## Text passage
_ _ _ _ _ _ _
For this reason, in order to express the same density with a
smaller amount of ink than a case where the threshold value of the
default is used, it is preferable that a ratio of dot having a
first size to dots to be used for printing of the notice partial
image is set greater than the case where the threshold value of the
default is used, and a ratio of dot having a second size greater
than the first size is set smaller than the case where the
threshold value of the default is used.
[0057] Here, when a specific threshold value is determined to be a
value (i.e., a value corresponding to a high density) greater than
the threshold value of the default, a probability that a dot
corresponding to the specific threshold value will be formed
becomes lower than the case where the threshold value of the
default is used. For example, when the threshold value Tb
corresponding to the large dot is determined to be a value
(Tb>Tb0) greater than the threshold value Tb0 of the default, a
probability that the large dot is to be formed is smaller than the
case where the threshold value Tb of the default is used.
[0058] Considering the above situations, for example, as shown in
the threshold value table HT of FIG. 6B, when the difference
.DELTA.V is 0% or greater and smaller than 5%, the types of dots to
be used are determined to be the four types "small", "medium",
"large" and "extra-large", and the threshold values Ts, Tm, Tb, Tbb
corresponding to the four types of dots are determined to be
threshold values Ts0, Tm0, TbS, TbbB. That is, in this case, the
threshold values Ts, Tm corresponding to the small dot and the
medium dot are determined to be the threshold values Ts0, Tm0 of
the default. The threshold value Tb corresponding to the large dot
is determined to be the threshold value TbS smaller than the
threshold value Tb0 of the default (TbS<Tb0), and the threshold
value Tbb corresponding to the extra-large dot is determined to be
the threshold value TbbB greater than the threshold value Tbb0 of
the default (TbbB>Tbb0). For example, when the value, which can
be taken as the gradation value of each component value of the CMYK
values, is 0 to 255, the threshold value TbS is, for example, 48,
and the threshold value TbbB is, for example, 192. As a result, in
this case, a ratio of the extra-large dot to the dots to be used
for printing of the notice partial image decreases and a ratio of
the large dot increases, as compared to the case where the
threshold value of the default is used. Also, ratios of the small
dot and the medium dot to the dots to be used for printing of the
notice partial image are substantially the same, as compared to the
case where the threshold value of the default is used. Therefore,
as compared to the case where the threshold values Ts0, Tm0, Tb0,
Tbb0 of the default are used, the used amount of ink to be used
when performing the partial printing is reduced.
_ _ _ _ _ _ _
## Provided data
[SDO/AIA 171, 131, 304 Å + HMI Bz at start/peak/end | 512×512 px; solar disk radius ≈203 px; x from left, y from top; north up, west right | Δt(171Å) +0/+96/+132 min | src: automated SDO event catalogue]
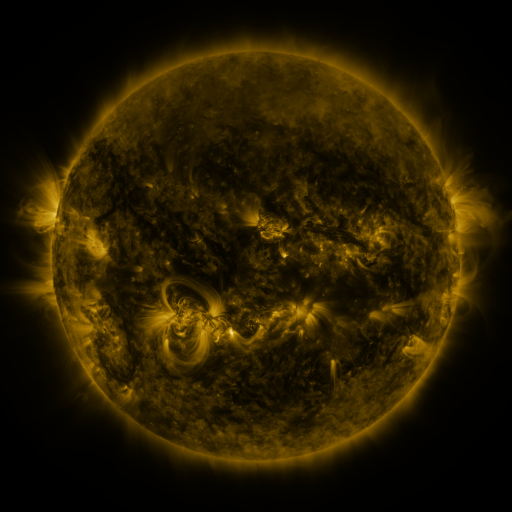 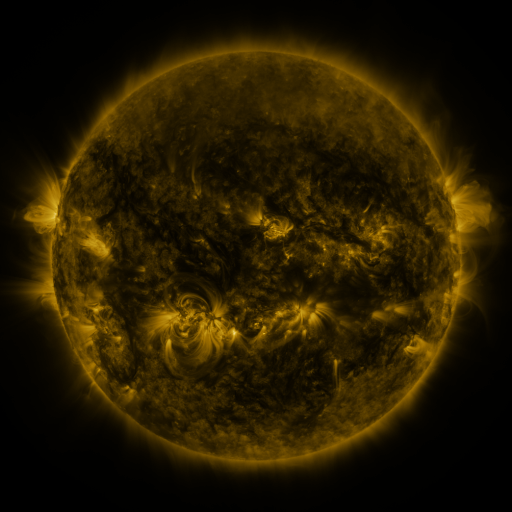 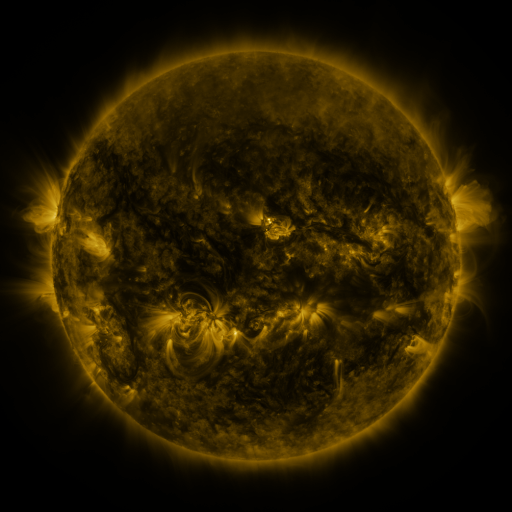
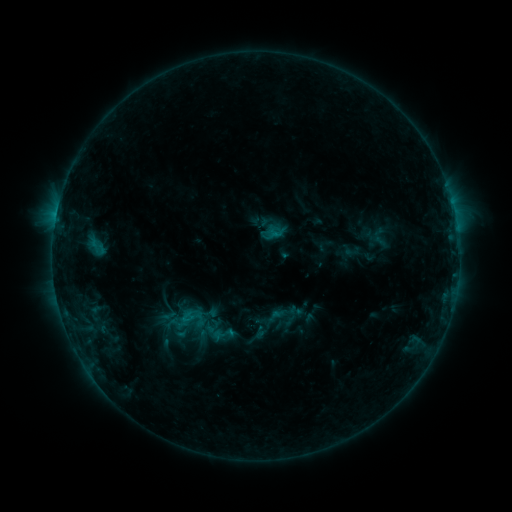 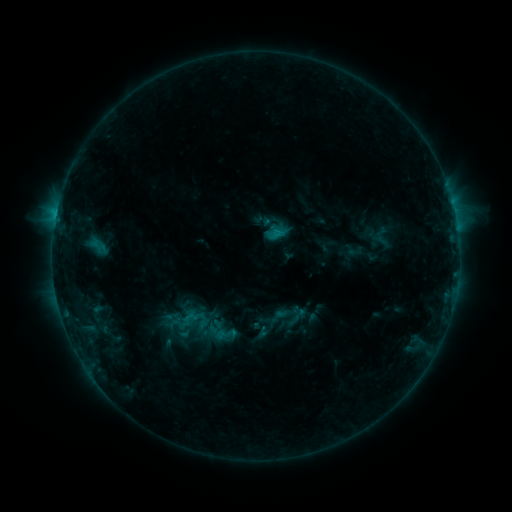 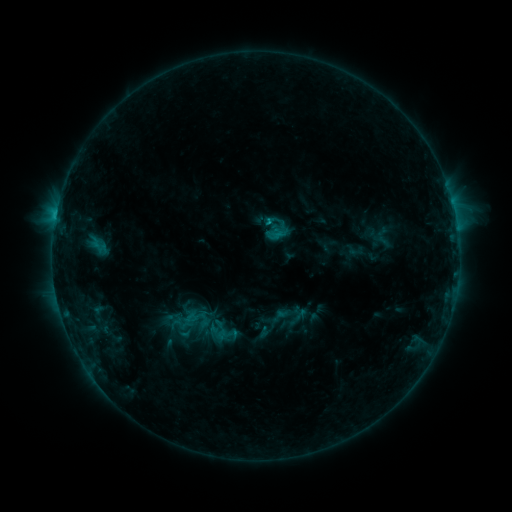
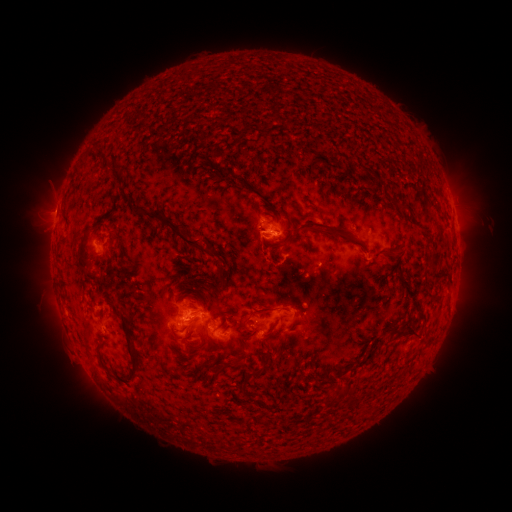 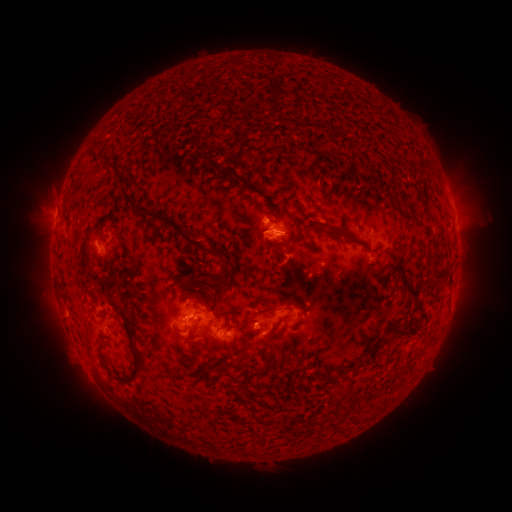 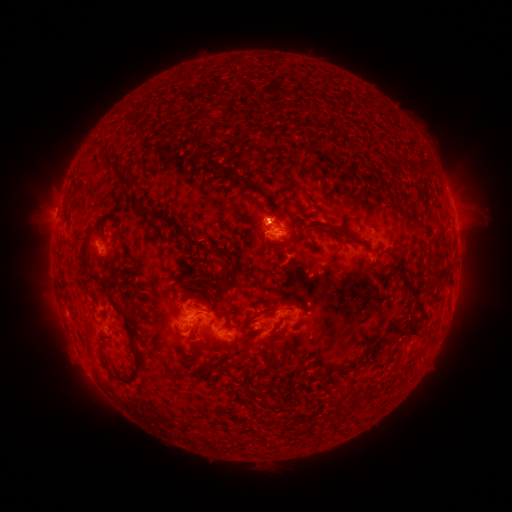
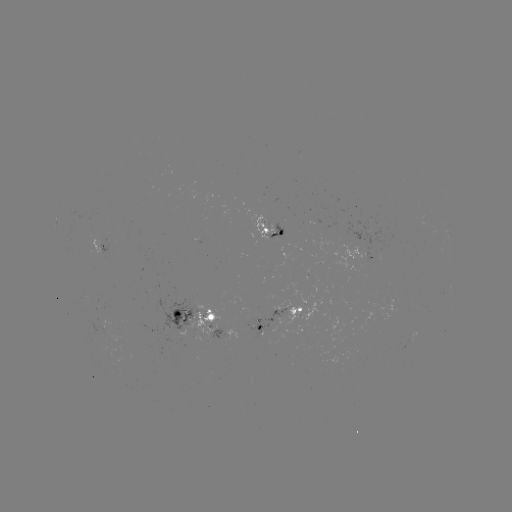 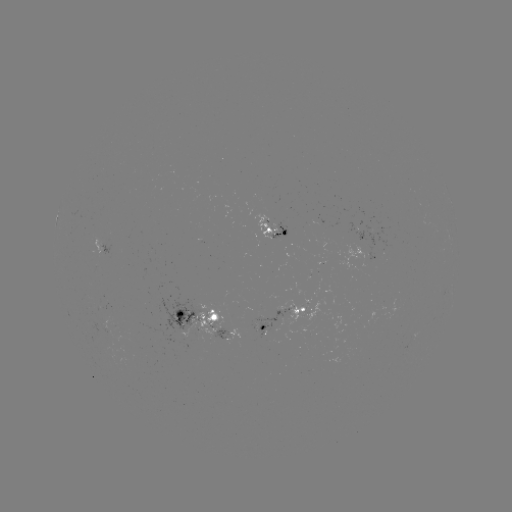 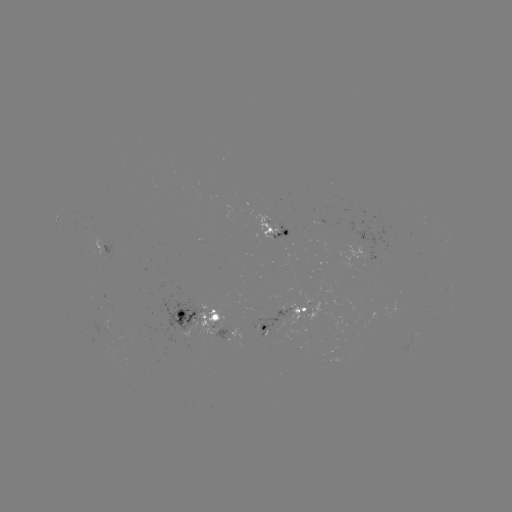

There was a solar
_ _ _ _ _ _ _
## Given instruction 1
Write out the stretch of the printing threshold passage from "[0057] Here, when" through "Tb of the default is used.".
## Given instruction 2
Continue the passage on dot threshold values for ink printing, starting after its last sentence.

## Written response 1
[0057] Here, when a specific threshold value is determined to be a
value (i.e., a value corresponding to a high density) greater than
the threshold value of the default, a probability that a dot
corresponding to the specific threshold value will be formed
becomes lower than the case where the threshold value of the
default is used. For example, when the threshold value Tb
corresponding to the large dot is determined to be a value
(Tb>Tb0) greater than the threshold value Tb0 of the default, a
probability that the large dot is to be formed is smaller than the
case where the threshold value Tb of the default is used.

## Written response 2
[0059] When the difference .DELTA.V is 5% or greater and smaller
than 15%, the types of dots to be used are determined to be the
three types "small", "medium" and "large", and the threshold values
Ts, Tm, Tb corresponding to the three types of dots are determined
to be the threshold values Ts0, TmS, Tb0. That is, in this case,
the threshold values Ts, Tb corresponding to the small dot and the
large dot are determined to be the threshold values Ts0, Tb0 of the
default. The threshold value Tb corresponding to the medium dot is
determined to be the threshold value TmS smaller than the threshold
value Tm0 of the default (TmS<Tm0). The extra-large dot is not
used. For example, when the value, which can be taken as the
gradation value of each component value of the CMYK values, is 0 to
255, the threshold value TmS is, for example, 16. As a result, in
this case, the ratio of the extra-large dot to the dots to be used
for printing of the notice partial image is reduced (becomes zero
(0)), the ratio of the large dot is reduced and the ratio of the
medium dot is increased, as compared to the case where the
difference .DELTA.V is 0% or greater and smaller than 5%. Also, the
ratio of the small dot to the dots to be used for printing of the
notice partial image is substantially the same, as compared to the
case where the difference .DELTA.V is 0% or greater and smaller
than 5%. Therefore, as compared to the case where the difference
.DELTA.V is 0% or greater and smaller than 5%, the used amount of
ink to be used when performing the partial printing is reduced.
[0060] When the difference .DELTA.V is 15% or greater, the types of
dots to be used are determined to be the two types "small" and
"medium", and the threshold values Ts, Tm corresponding to the two
types of dots are determined to be the threshold values TsS, TmS.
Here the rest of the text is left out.